**DATASET:**
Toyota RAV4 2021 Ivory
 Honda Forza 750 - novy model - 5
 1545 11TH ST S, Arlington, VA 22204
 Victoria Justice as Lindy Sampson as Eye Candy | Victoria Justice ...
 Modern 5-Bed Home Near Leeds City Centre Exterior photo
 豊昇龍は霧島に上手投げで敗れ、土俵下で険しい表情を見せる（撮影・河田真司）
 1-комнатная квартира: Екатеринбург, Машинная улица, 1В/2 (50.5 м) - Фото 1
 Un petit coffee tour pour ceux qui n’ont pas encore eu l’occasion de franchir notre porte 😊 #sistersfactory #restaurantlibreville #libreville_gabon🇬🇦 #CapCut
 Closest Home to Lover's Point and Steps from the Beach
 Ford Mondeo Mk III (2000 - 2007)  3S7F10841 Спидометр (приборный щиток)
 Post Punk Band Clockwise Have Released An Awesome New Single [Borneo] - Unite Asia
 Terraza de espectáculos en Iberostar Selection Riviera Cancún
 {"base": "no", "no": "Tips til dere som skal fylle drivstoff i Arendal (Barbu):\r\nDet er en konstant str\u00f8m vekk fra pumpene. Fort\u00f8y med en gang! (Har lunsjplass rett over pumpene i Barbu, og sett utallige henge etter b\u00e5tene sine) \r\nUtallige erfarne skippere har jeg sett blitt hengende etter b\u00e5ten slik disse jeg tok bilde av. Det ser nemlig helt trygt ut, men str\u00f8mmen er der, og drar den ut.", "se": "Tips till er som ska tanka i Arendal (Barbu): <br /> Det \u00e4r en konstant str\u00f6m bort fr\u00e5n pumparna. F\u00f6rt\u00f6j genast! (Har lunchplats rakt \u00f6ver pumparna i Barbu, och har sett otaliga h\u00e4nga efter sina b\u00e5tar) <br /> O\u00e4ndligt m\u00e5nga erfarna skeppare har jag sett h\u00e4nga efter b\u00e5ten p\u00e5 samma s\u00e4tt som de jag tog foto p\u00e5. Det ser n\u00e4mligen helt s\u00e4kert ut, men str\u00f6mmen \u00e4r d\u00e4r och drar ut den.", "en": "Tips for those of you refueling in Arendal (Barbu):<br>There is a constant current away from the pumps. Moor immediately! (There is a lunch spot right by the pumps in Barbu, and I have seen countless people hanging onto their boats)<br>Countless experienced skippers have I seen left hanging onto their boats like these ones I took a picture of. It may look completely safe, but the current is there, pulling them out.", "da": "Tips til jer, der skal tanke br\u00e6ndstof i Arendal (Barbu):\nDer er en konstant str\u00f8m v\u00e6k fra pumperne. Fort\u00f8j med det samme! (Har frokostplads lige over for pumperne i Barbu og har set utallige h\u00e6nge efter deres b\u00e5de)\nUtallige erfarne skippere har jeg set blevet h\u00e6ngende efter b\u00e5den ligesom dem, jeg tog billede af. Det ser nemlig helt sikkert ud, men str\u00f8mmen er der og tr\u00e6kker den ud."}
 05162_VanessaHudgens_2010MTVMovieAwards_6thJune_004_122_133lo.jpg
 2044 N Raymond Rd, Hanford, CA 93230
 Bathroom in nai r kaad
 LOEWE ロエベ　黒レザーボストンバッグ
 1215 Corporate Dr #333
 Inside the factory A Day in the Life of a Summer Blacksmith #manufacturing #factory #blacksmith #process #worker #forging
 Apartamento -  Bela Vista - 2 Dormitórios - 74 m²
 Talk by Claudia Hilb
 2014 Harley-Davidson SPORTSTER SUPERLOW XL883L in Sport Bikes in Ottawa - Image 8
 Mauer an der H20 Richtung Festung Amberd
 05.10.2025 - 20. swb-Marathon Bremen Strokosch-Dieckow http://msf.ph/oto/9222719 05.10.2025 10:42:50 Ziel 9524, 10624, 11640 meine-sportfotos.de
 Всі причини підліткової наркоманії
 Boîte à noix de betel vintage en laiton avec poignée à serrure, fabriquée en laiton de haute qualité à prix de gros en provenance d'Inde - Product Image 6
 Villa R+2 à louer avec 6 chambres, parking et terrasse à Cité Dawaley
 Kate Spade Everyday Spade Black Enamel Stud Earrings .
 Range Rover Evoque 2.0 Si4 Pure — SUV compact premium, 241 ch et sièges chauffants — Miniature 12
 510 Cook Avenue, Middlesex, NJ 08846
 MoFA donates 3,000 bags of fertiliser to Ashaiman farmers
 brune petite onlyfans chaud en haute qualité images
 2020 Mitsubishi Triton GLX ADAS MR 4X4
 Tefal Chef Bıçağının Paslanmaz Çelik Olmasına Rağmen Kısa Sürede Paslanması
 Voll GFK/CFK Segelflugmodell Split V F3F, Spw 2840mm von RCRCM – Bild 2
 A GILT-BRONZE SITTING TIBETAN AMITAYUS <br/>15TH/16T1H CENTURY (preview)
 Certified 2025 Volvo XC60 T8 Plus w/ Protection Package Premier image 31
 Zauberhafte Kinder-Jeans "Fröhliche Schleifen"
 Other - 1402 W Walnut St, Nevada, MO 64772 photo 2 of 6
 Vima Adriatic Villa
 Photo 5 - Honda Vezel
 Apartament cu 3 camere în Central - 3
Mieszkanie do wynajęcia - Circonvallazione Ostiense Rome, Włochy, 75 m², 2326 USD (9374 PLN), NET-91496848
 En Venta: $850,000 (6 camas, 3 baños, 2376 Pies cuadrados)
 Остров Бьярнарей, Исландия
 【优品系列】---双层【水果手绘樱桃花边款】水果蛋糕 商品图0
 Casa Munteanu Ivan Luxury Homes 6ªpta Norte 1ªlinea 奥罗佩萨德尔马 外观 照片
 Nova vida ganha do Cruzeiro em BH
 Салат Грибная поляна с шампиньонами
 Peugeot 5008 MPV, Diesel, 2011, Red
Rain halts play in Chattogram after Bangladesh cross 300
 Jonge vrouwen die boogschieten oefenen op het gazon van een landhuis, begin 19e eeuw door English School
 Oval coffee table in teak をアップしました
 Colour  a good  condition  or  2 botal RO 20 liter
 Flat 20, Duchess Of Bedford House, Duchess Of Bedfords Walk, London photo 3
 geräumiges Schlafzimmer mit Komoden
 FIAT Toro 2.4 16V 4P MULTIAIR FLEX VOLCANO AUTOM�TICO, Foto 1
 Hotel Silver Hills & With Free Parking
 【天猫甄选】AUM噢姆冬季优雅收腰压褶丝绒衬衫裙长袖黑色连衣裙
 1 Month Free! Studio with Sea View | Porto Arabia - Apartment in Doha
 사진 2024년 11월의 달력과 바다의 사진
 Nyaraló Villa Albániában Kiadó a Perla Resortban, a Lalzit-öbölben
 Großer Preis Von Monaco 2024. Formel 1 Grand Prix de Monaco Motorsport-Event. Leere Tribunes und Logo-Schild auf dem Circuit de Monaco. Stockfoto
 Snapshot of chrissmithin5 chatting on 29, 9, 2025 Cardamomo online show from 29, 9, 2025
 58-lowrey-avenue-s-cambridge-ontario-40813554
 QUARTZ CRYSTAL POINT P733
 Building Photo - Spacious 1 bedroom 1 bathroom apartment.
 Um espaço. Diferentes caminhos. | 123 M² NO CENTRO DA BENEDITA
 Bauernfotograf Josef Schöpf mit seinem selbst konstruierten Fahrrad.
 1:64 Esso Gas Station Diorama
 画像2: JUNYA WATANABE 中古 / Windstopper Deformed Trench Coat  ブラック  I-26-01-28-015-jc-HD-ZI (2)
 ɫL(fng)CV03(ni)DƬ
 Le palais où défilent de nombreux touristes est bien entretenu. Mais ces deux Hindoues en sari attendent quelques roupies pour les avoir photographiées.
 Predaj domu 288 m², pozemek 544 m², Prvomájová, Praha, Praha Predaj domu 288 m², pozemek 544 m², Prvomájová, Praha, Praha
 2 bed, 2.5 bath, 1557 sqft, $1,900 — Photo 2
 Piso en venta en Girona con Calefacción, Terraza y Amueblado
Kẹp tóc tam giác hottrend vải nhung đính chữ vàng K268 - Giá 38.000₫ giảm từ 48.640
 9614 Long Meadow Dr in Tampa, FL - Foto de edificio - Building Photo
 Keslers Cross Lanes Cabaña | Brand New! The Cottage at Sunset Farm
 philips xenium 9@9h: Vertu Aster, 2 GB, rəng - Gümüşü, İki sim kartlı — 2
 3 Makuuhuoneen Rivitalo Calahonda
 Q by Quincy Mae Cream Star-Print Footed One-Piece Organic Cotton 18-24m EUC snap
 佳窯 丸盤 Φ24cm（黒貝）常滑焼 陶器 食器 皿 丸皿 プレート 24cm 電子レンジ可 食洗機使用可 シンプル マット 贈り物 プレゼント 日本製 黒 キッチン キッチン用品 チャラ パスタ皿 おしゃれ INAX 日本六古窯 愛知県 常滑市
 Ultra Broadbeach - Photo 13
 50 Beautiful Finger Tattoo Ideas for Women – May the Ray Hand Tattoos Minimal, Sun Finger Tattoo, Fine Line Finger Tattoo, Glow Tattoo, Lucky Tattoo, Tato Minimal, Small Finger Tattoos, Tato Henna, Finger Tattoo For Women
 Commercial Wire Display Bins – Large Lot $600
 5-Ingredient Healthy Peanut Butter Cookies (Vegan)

**WHAT TO DO:**
Copy the rows above word for word, starting with the first row and ending with the row that contains "1-комнатная квартира: Екатеринбург, Машинная", including that row.

**ANSWER TO THE PROBLEM:**
Toyota RAV4 2021 Ivory
 Honda Forza 750 - novy model - 5
 1545 11TH ST S, Arlington, VA 22204
 Victoria Justice as Lindy Sampson as Eye Candy | Victoria Justice ...
 Modern 5-Bed Home Near Leeds City Centre Exterior photo
 豊昇龍は霧島に上手投げで敗れ、土俵下で険しい表情を見せる（撮影・河田真司）
 1-комнатная квартира: Екатеринбург, Машинная улица, 1В/2 (50.5 м) - Фото 1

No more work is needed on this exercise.